OCaml Documentation Open Thread

Sorry if that’s how the conclusion appeared to you. I don’t recall it that way. We opened up the wiki feature of the ocaml.org github repo for this purpose. AFAICT, no one made much use of it, and nothing from there was ever ported into ocaml.org. Ideas and discussion are great, but more important is that we need people to do the work. We have systematically failed to get more manpower on ocaml.org.

You’re right. There was a lot of resistance to the idea at the time and my memory preserved that part and threw out the conclusion. Sorry.

I did do some work on the wiki before realizing nobody else was touching it.

Also, there’s a problem with using a github wiki – the feel is off. It doesn’t feel like a sanctioned community wiki, which doesn’t persuade anyone to contribute or consult it. Which is fine if enough people decide to use it anyway, but it makes it hard to get started.

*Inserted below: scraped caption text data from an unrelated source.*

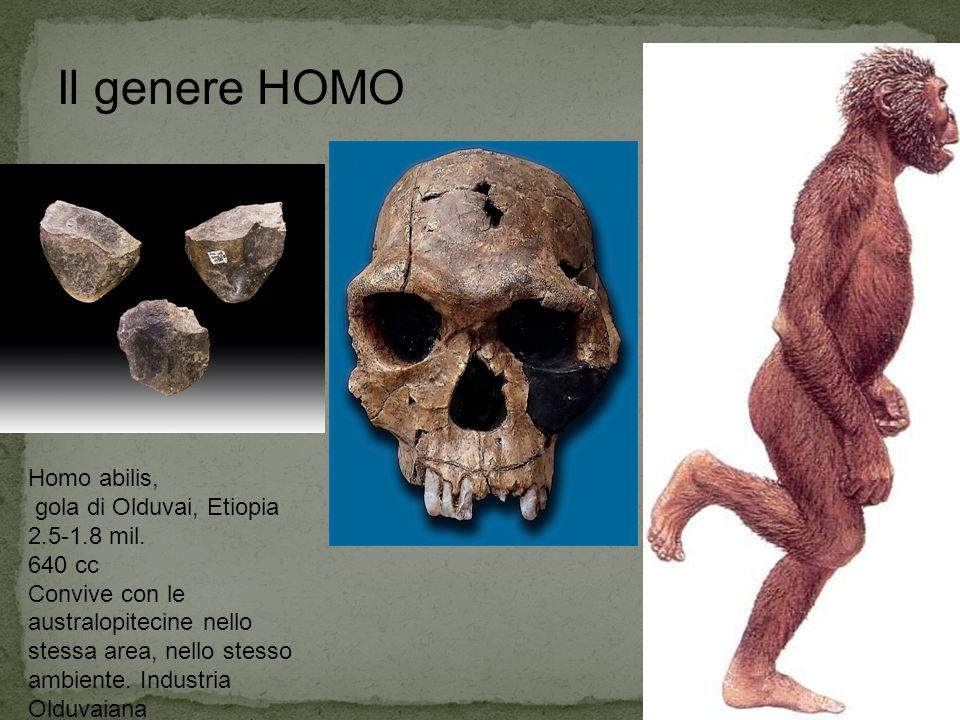 Il genere HOMO Homo abilis, gola di Olduvai, Etiopia 2.5-1.8 mil.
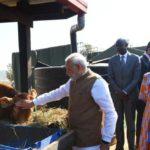વડાપ્રધાન મોદીએ રવાન્ડામાં 200 ગાય દાનમાં આપી એ ગીરીન્કા પ્રોજેક્ટ શું છે?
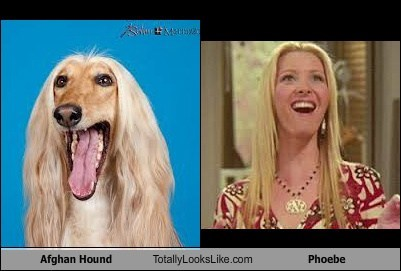 Afghan Hound Totally Looks Like Phoebe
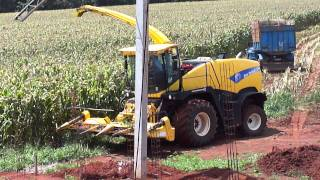 colhedeira de milho na fazenda do tarcisio meira.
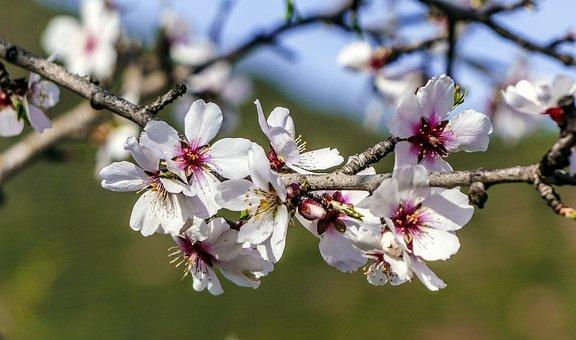 Flower, Tree, Branch, Cherry, Plant, Flowering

Right, the GitHub wiki was a compromise. IIRC what you really wanted was for ocaml.org to directly support wiki like editing somehow. But there was pushback on that for a couple of reasons. One was the “how”. What software to use. All wiki software is pretty bad as far as I know, and prevents you from having pages with arbitrarily customizable layouts and other features such as the blog feed list, opam package list, etc. Also, it was argued that wikis often devolve into a mess unless there is some careful oversight of the content. It was felt that submitting PRs provided exactly this because some experienced member of the team ends up having to review the change.

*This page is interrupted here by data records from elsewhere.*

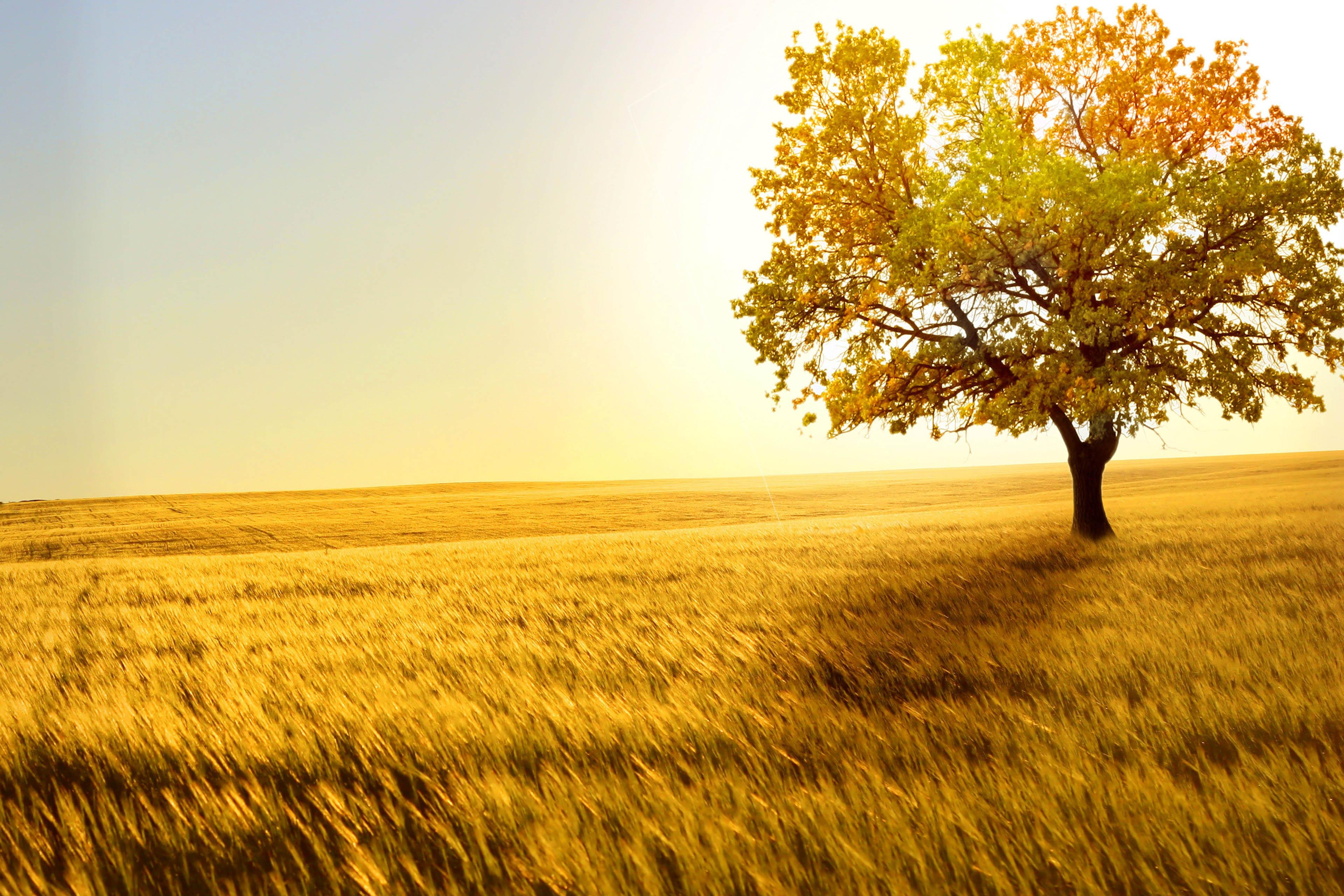Field Backgrounds, Compatible - PC, Mobile, Gadgets| 3840x2560 px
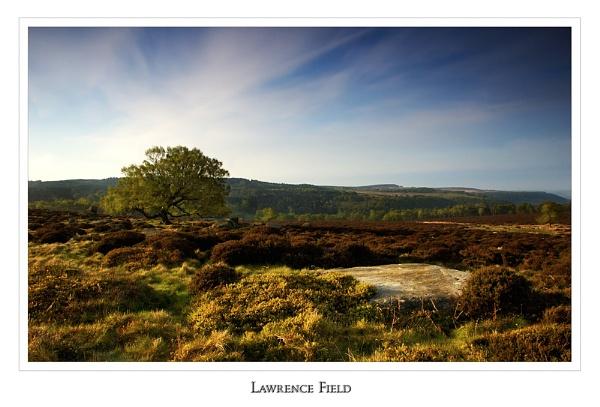 Lawrence Field by cdm36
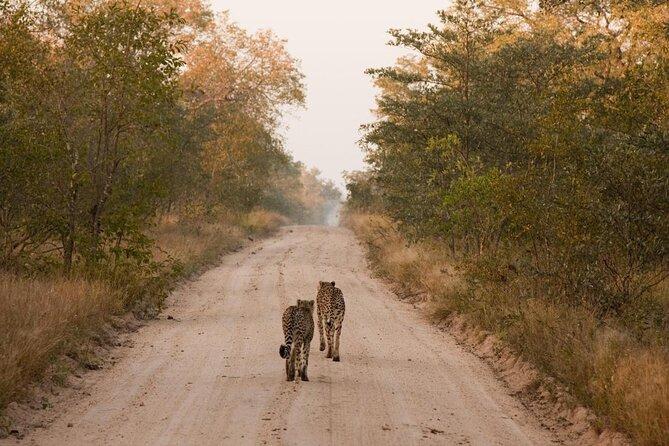 Riserva di caccia di Sabi Sands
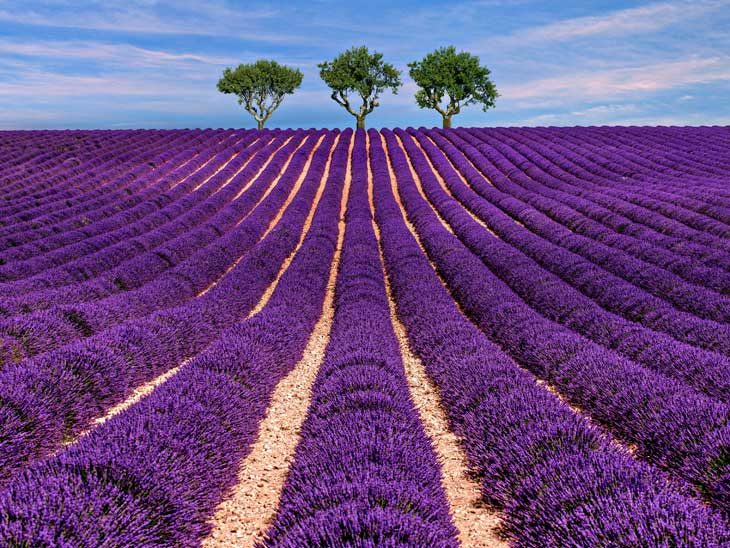 Lavender fields in Provence.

No doubt the current solution is also not working since we get essentially no contributions. I’m not sure what is the reason. Is it the implementation or just the fact of being a small community or something else.

So I’ve been submitting some small contributions for the last couple of days. A few notes:

  1. I didn’t know that the “edit this page” button was what it was (fixed). It still might be a good idea to make the capacity more prominent, but I’m not sure what the right mechanism might be.
  2. Requiring that changes be approved seems like a good idea, but it’s pretty heavyweight having to fork a repo and do the entire git dance in order to alter a few words. I’m not sure what would work better, though. It needs to be thought about.
  3. Even having done the git clone etc., I was unable to check if my edits were okay because the tools to build the web site weren’t working correctly under >= OCaml 4.06. I’m hoping that will be fixed shortly.
  4. Something I’ve noticed from other open source projects: it’s a good idea to have pull requests and similar tickets disposed of quite quickly, as it encourages contributions and also (paradoxically) encourages project members to fix issues quickly because the list does not seem overwhelming. I note that the open issue list is very long (124 open issues), much longer than one would naively expect for a fairly small site, and that some of the pull requests are months old. Once lists like this get to the dozens, let alone hundreds, people get scared of doing work on them. I’d suggest that trying to reduce the length of the open ticket list and pull queue over time would be a good thing.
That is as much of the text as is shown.